Intan bercerita bahwa ia sedang melaporkan peristiwa dugaan kekerasan seksual yang dialaminya kepada Satuan Tugas Penanganan dan Pencegahan Kekerasan di Lingkungan Perguruan Tinggi kampusnya, tetapi respons yang didapatnya malah menjatuhkan mentalnya.
Intan mengatakan bahwa Satgas seperti beranggapan bahwa tidak mungkin dosen yang diduga melakukan kekerasan seksual itu melakukan kejahatan hanya karena dia baru pulang umrah.
Intan juga mengaku bahwa ia mendapatkan intimidasi dari sejumlah pihak, termasuk kepolisian, keluarga pelaku, dan kampus, setelah melaporkan kasusnya.
Namun, Intan tetap meyakinkan dirinya bahwa tidak ada seorang pun yang bisa menjatuhkannya.
Admin juga mewawancarai Alisa Fitri dari Lembaga Pers Mahasiswa Hukum (LPMH) Unhas, yang mengatakan bahwa pihaknya telah menemukan beberapa kasus kekerasan seksual di kampus, termasuk kasus yang menimpa Intan.
Alisa mengatakan bahwa korban kekerasan seksual di kampus seringkali tidak berani melapor karena takut disalahkan atau ditolak.

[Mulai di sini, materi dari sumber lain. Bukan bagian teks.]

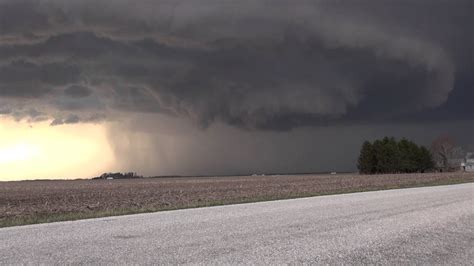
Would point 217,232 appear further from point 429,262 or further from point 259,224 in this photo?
point 429,262

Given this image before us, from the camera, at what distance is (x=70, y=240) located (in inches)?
485

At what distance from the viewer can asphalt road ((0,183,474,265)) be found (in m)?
9.91

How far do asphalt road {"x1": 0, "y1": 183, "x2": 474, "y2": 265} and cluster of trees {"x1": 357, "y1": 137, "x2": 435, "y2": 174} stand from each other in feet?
449

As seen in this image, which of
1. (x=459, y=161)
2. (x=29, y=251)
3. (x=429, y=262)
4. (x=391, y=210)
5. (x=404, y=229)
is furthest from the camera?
(x=459, y=161)

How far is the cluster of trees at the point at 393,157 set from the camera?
494 ft

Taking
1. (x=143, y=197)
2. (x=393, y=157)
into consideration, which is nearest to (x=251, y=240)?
(x=143, y=197)

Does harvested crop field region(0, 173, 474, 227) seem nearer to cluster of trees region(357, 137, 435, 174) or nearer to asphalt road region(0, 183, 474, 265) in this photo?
asphalt road region(0, 183, 474, 265)

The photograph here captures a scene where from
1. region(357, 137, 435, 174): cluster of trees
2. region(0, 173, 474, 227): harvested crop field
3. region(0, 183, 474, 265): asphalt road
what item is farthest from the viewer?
region(357, 137, 435, 174): cluster of trees

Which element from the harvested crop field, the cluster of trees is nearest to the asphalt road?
the harvested crop field

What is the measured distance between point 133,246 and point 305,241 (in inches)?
152

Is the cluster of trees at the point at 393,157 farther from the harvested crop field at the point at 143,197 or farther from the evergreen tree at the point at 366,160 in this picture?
the harvested crop field at the point at 143,197

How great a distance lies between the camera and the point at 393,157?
5930 inches

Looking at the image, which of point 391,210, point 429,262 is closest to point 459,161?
point 391,210

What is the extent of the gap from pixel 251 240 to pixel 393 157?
5739 inches
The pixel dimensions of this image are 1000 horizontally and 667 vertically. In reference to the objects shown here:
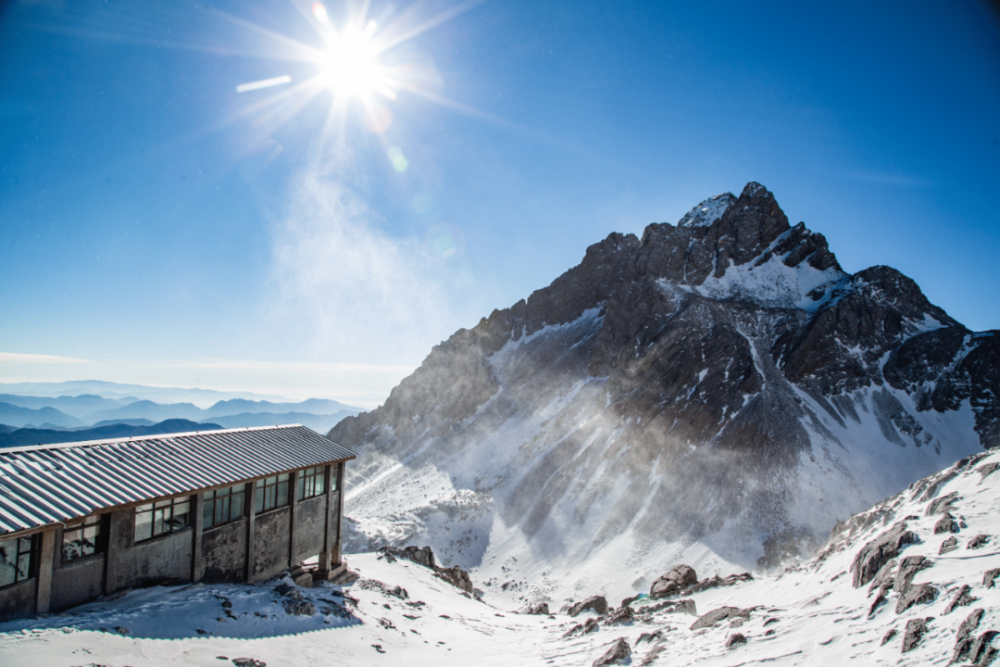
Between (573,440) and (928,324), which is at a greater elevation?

Admin juga berbicara dengan Siti Mazumah, pengacara publik dari Women Crisis Center, yang mengatakan bahwa mayoritas korban kekerasan seksual cenderung memilih diam karena mereka “tidak mendapat penguatan” dari Satgas Pencegahan dan Penanganan Kekerasan Seksual.
Siti mengatakan bahwa penguatan yang dimaksud adalah keberpihakan kepada korban berupa pemberian perlindungan serta pendampingan.
Admin juga mengutip pernyataan Menteri Pendidikan Tinggi, Sains, dan Teknologi, Brian Yuliarto, yang mengklaim ikut mengawasi penuntasan kasus pelecehan seksual yang terjadi di sejumlah kampus.
Brian menekankan bahwa penyelesaian kasus pelecehan tidak boleh berhenti di proses mediasi atau permintaan maaf, tetapi harus diproses sesuai aturan, dengan prinsip keberpihakan pada korban, tetapi tetap menjunjung pemeriksaan yang adil dan objektif.